**Reading passage**
Cooper thinks the city should have been more prepared.

"When the mayor said 'don't leave,' he didn't think it was gonna be that bad, I'm like, okay. So. But after that, when it started coming in, I just knew it was a lie. I never been through nothing like that," Cooper said.    

Charles Maltbie is with the American Red Cross, which, as a partner of FEMA, is responsible for running shelters like this.

O'Donnell asked, "Houston's a big city, fourth largest in America, as you know. The plan was only to fit 5,000 people. How could that be?"

"That is a good question. That's something that, what we really look to do, is have smaller shelters available. We try and house folks as close to their homes as possible and this really was more of an evacuation site," Maltbie said. "The assumptions that were in place, even a week ago when we were setting this up, have just been completely overwhelmed." 

He said things are going "as well as it can be with the conditions." 

"We're meeting the immediate emergency needs of all the clients, and we're just keeping up," Maltbie said.

"They're saying no one expected the storm to be this bad," O'Donnell told Lavan. To which Lavan said, "They expected it. They knew. We have weathermen and women for a reason. They knew this was gonna happen. They knew this." 

Forecasters did predict rainfall of up to two-and-a-half feet in some spots, but not the historic amounts we've seen so far. Red Cross organizers say they hope even more supplies will arrive at the shelter today.

**What to do**
[a] According to the news excerpt, how many people was the shelter plan meant to fit?
[b] Print the part of the news excerpt starting at "Forecasters did predict" and ending at "the shelter today.".
[c] Which people does the news excerpt name?

Captioned web images
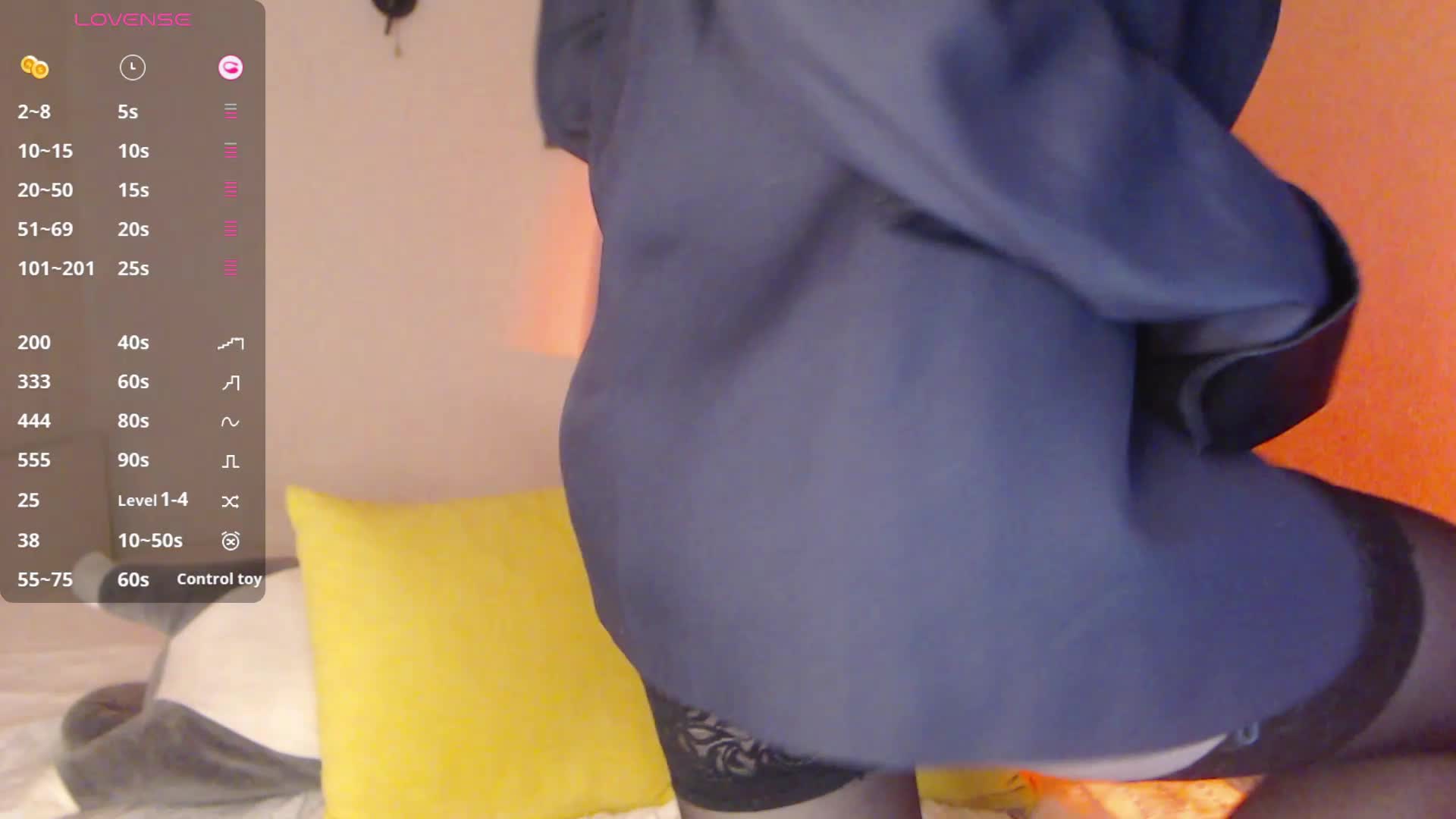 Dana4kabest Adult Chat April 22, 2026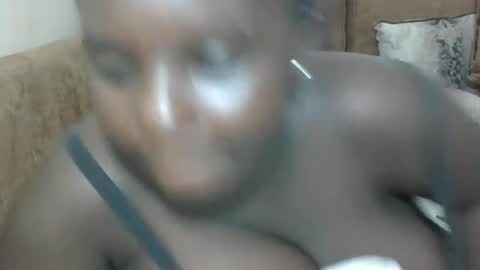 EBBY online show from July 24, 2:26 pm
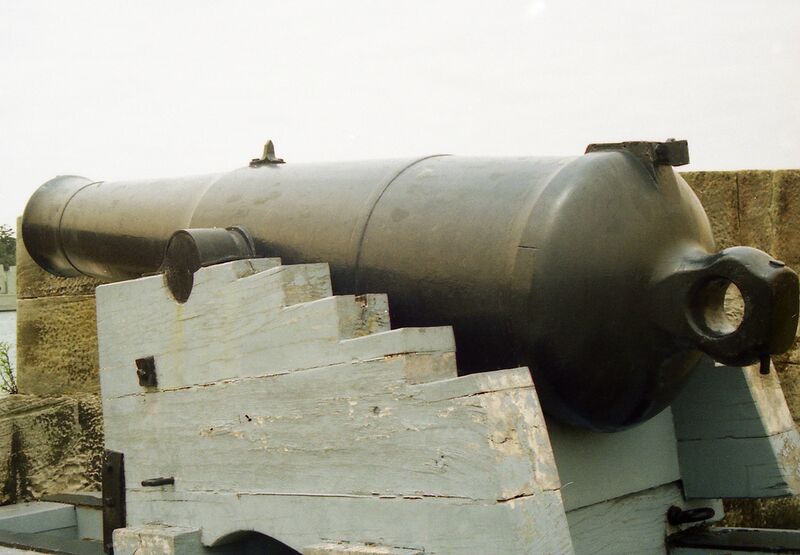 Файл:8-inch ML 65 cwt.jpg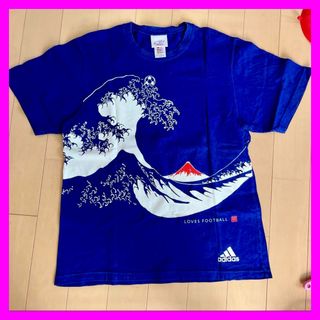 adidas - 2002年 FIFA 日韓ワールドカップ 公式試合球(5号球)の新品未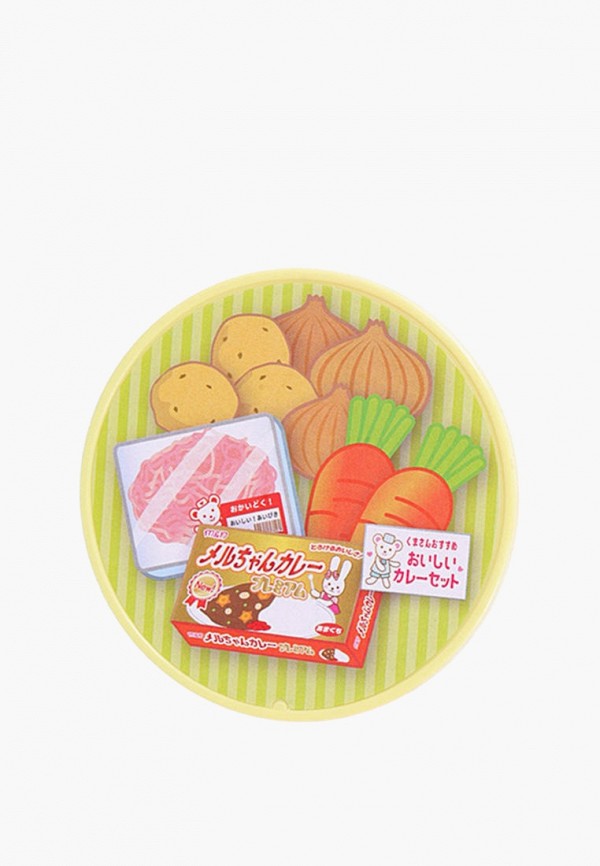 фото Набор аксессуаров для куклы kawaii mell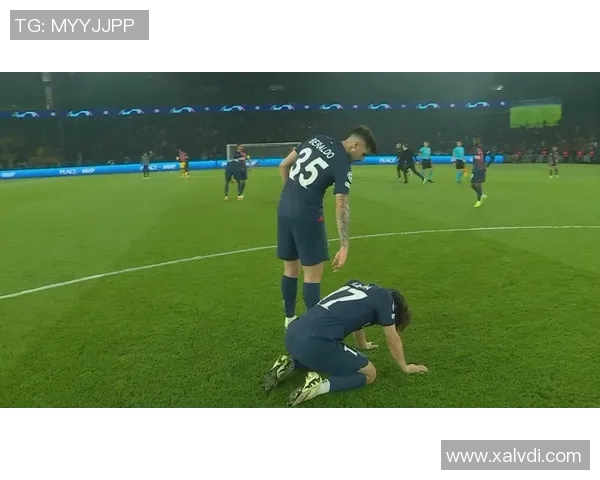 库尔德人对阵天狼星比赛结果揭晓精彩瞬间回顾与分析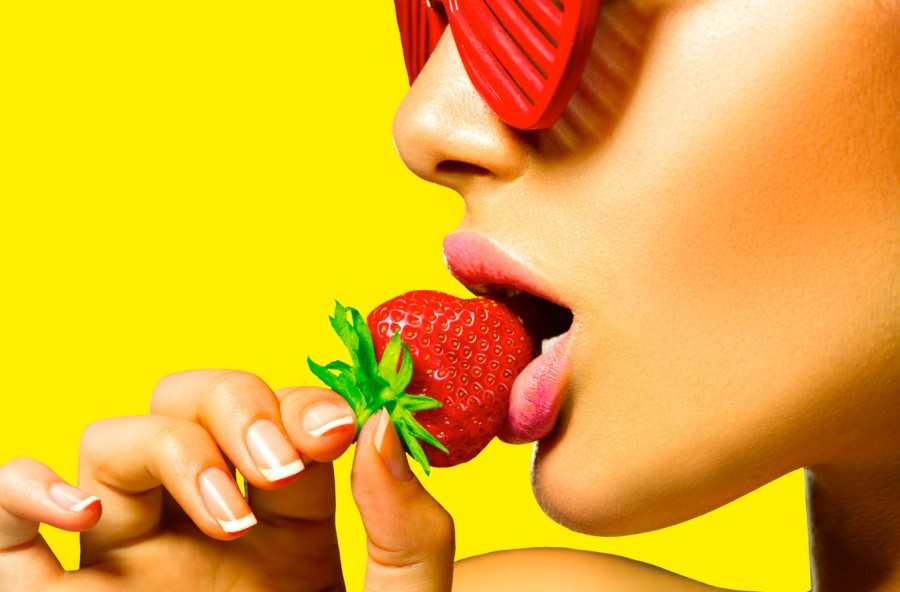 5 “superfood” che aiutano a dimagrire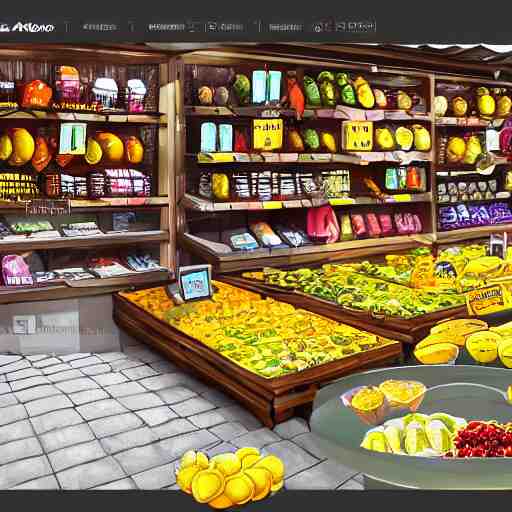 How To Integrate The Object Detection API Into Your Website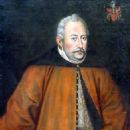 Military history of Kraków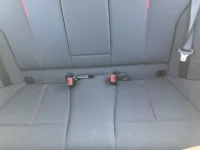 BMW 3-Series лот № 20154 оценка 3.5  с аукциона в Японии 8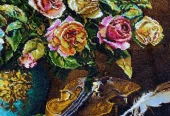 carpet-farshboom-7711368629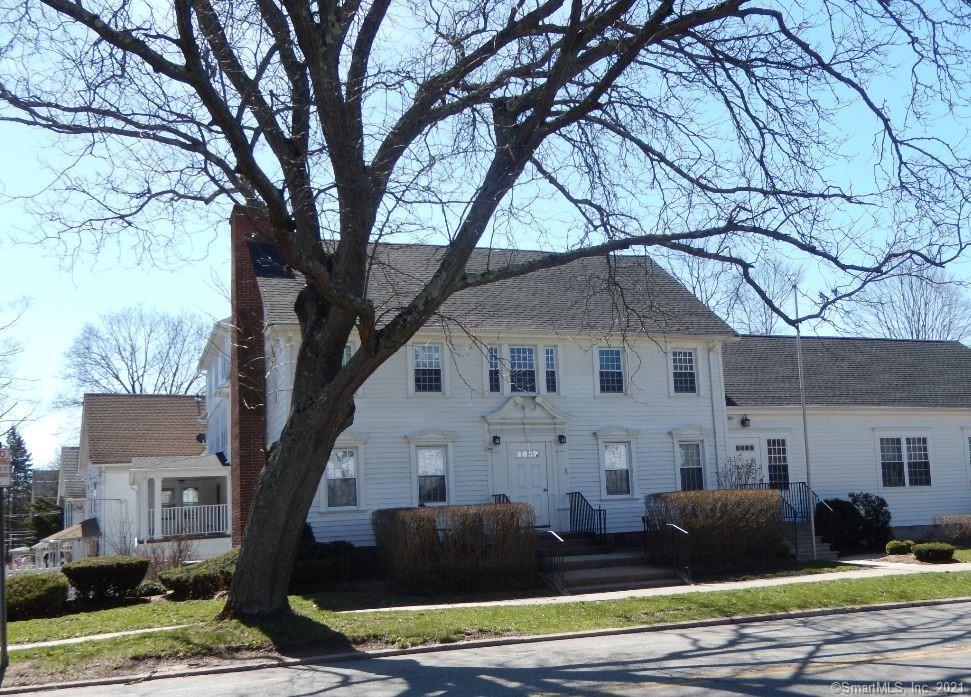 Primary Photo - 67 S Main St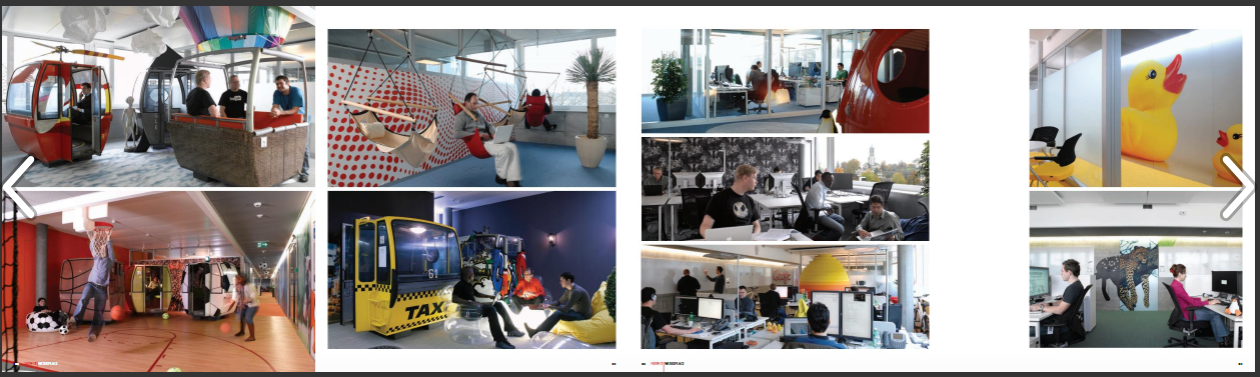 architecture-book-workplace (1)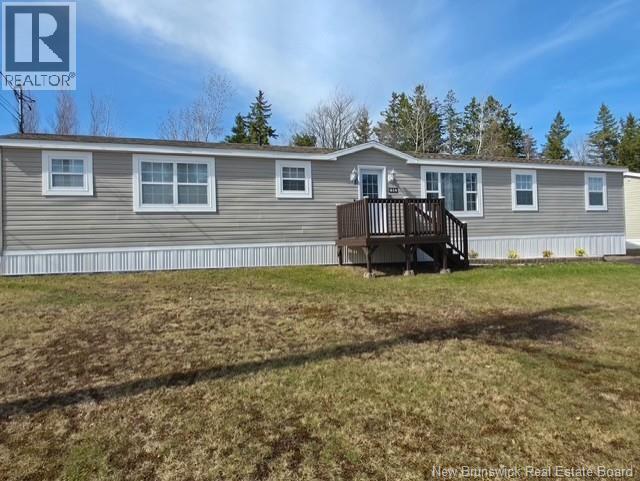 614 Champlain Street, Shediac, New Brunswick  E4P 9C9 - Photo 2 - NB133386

**Responses by task**
[a] 5,000 people.

[b]
Forecasters did predict rainfall of up to two-and-a-half feet in some spots, but not the historic amounts we've seen so far. Red Cross organizers say they hope even more supplies will arrive at the shelter today.

[c] Cooper, Charles Maltbie, O'Donnell, Lavan